Recast the items below, from the one on the line containing "Is pixel 409" through the one on the line containing "216 centimetres", as a two-column CSV with the header item_text,answer. Give one row per item, put each value in double quotes, and replace every line break inside a value with a space.

(Data entries)
· · · · · · ·

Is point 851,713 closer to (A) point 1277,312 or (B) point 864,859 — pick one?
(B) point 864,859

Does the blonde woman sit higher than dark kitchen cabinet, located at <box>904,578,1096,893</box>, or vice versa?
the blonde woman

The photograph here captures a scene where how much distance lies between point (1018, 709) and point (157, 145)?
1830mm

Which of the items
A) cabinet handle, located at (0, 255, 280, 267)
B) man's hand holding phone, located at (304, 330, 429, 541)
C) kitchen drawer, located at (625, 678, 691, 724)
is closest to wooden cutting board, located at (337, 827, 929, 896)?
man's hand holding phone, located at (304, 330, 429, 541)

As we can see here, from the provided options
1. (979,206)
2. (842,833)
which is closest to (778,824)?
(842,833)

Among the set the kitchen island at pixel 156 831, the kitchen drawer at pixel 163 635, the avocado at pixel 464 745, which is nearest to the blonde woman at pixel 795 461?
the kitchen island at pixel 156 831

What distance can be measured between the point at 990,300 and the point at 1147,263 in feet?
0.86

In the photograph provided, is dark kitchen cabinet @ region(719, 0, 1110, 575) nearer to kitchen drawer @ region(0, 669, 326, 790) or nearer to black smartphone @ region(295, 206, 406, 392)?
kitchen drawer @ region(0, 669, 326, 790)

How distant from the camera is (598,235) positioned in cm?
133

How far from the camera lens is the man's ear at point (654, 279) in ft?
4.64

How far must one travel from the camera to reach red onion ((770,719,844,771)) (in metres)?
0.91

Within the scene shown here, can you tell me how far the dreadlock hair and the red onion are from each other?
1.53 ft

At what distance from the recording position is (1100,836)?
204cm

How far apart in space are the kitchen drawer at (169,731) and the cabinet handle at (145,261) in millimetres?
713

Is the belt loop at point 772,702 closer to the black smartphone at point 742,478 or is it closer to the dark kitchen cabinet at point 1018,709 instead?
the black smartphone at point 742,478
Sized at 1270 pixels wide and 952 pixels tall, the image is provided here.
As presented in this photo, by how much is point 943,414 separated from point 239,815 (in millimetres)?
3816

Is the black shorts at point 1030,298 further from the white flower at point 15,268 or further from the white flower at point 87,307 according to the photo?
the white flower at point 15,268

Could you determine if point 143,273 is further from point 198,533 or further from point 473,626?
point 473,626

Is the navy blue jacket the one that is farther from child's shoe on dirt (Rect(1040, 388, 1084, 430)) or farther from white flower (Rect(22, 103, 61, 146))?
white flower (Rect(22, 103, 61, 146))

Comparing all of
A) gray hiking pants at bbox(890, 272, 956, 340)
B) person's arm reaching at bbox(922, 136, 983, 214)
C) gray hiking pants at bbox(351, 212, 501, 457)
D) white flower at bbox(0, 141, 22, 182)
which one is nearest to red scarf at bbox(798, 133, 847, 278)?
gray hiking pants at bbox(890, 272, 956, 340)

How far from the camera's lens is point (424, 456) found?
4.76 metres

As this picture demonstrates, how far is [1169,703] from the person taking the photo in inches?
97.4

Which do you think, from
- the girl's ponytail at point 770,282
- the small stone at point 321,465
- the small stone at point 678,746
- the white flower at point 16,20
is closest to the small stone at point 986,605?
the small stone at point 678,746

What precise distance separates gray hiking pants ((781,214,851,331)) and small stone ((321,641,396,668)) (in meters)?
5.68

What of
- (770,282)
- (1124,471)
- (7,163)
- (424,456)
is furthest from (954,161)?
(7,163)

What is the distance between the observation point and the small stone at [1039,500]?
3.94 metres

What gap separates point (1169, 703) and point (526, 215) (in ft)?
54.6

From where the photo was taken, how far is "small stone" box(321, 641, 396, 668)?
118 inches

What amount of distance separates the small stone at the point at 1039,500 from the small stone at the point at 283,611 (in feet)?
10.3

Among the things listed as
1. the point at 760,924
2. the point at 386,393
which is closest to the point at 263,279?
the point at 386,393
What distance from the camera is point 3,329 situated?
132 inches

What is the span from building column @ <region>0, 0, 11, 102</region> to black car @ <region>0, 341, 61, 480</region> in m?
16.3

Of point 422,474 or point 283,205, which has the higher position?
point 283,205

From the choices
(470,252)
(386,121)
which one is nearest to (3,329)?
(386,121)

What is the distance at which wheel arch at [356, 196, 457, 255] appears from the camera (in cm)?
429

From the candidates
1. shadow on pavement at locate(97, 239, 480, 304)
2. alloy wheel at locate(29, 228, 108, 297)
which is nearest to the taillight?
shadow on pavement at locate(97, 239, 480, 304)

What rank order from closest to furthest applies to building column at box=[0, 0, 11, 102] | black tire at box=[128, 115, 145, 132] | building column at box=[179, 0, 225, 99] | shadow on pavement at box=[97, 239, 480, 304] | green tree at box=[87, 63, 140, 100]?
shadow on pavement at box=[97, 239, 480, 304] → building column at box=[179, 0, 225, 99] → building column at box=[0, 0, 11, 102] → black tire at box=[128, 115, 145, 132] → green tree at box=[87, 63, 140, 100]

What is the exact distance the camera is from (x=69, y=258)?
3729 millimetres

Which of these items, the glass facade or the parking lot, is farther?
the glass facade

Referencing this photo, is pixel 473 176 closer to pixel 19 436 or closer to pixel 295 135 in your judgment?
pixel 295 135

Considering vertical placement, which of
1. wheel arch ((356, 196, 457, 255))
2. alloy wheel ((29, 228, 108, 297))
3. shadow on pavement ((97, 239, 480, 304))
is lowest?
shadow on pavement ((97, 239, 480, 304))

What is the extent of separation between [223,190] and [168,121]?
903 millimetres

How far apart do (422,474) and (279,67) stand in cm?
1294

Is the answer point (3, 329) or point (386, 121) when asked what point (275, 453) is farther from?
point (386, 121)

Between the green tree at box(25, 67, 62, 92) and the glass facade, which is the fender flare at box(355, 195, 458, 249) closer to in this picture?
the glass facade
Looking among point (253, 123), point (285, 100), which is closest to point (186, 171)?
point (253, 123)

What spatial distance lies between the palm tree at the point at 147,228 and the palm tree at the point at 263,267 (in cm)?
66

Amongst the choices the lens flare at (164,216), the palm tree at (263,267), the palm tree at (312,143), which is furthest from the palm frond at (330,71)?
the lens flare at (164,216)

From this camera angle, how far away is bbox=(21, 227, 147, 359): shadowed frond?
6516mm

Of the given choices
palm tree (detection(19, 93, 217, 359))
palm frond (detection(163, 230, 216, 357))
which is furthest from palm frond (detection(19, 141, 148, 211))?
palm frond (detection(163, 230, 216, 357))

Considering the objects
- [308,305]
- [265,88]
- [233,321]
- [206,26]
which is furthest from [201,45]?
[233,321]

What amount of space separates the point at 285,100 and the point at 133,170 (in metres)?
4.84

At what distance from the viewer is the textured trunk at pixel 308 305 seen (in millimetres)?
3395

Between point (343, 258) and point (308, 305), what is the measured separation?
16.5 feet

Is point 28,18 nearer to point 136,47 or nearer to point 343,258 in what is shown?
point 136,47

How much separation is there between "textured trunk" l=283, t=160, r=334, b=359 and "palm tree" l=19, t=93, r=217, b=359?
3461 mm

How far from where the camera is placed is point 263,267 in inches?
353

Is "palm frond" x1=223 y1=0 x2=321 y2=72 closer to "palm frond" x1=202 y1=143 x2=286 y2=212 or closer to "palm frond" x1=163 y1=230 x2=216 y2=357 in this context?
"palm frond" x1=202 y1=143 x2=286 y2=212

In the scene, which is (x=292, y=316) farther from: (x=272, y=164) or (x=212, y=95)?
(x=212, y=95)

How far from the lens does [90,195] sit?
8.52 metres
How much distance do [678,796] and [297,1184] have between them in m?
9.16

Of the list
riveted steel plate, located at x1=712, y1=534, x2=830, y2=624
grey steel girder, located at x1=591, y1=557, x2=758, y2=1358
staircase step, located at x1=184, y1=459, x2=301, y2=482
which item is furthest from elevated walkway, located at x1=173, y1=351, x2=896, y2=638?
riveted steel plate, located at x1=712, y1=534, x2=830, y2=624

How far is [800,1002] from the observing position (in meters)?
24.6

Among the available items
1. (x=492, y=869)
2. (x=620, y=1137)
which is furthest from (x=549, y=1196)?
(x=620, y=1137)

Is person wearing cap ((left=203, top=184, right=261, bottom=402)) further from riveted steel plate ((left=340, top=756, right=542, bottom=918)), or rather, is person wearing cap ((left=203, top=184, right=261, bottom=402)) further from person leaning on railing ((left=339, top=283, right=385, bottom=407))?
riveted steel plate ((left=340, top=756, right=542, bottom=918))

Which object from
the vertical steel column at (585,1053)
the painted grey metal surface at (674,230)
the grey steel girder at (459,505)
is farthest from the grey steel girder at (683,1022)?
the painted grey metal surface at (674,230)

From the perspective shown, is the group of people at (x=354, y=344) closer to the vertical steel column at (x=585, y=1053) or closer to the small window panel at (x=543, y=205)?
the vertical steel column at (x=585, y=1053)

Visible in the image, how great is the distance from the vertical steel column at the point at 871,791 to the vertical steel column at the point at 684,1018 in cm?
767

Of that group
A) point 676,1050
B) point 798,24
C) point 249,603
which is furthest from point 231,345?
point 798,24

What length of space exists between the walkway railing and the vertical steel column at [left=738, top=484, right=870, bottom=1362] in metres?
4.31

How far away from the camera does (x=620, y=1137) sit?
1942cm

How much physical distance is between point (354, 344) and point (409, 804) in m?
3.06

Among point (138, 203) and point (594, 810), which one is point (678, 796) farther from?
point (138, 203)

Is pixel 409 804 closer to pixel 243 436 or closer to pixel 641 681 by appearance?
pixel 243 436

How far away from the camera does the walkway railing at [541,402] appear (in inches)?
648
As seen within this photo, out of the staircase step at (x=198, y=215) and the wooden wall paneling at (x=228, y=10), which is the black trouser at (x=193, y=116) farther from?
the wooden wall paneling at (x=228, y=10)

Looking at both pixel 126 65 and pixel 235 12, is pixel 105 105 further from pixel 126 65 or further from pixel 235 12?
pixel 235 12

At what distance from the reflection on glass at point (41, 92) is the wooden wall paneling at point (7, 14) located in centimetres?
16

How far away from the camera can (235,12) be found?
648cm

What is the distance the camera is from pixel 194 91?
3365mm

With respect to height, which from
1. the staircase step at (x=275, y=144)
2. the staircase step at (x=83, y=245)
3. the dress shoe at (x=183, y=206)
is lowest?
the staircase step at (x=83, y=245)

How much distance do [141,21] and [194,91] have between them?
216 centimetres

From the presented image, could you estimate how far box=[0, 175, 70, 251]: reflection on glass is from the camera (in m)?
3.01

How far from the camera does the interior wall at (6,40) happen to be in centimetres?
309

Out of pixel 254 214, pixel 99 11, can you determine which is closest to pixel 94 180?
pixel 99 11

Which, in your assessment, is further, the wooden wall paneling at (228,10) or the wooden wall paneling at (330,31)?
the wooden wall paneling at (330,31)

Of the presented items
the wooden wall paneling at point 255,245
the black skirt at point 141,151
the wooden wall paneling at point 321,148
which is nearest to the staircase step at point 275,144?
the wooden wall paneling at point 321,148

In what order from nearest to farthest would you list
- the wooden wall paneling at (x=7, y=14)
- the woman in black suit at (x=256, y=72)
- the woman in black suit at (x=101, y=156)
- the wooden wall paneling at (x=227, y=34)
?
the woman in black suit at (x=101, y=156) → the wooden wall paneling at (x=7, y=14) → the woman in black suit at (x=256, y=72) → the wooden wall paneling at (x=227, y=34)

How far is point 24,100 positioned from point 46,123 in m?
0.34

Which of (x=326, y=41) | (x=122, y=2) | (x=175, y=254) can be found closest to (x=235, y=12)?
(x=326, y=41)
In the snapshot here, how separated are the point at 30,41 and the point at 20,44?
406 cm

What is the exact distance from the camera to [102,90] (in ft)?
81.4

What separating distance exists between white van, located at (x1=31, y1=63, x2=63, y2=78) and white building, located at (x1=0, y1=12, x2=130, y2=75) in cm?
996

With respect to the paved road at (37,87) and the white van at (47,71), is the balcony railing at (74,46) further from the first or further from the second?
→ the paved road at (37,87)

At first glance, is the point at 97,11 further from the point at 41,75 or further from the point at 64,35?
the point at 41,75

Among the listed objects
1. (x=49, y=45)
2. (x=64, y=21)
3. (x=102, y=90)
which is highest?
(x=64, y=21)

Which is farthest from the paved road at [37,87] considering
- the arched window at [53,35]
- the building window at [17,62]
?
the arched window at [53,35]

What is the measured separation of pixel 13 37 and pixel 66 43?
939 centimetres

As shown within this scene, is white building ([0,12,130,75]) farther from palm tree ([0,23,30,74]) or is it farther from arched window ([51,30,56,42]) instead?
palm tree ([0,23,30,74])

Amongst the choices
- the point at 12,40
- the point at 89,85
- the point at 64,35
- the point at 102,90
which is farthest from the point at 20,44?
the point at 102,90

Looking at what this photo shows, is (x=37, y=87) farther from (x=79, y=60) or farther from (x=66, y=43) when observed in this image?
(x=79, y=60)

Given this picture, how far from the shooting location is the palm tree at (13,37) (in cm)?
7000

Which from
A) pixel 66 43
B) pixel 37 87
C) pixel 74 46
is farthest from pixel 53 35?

· · · · · · ·

IN RESPONSE —
item_text,answer
"Is pixel 409 804 closer to pixel 243 436 or closer to pixel 641 681 by appearance?","pixel 243 436"
"How far away from the camera does the walkway railing at [541,402] appear (in inches)?","648"
"As seen within this photo, out of the staircase step at (x=198, y=215) and the wooden wall paneling at (x=228, y=10), which is the black trouser at (x=193, y=116) farther from?","the wooden wall paneling at (x=228, y=10)"
"Looking at both pixel 126 65 and pixel 235 12, is pixel 105 105 further from pixel 126 65 or further from pixel 235 12?","pixel 235 12"
"At what distance from the reflection on glass at point (41, 92) is the wooden wall paneling at point (7, 14) located in centimetres?","16"
"How far away from the camera can (235,12) be found?","648cm"
"What is the distance the camera is from pixel 194 91?","3365mm"
"With respect to height, which from 1. the staircase step at (x=275, y=144) 2. the staircase step at (x=83, y=245) 3. the dress shoe at (x=183, y=206) is lowest?","the staircase step at (x=83, y=245)"
"How much distance do [141,21] and [194,91] have between them?","216 centimetres"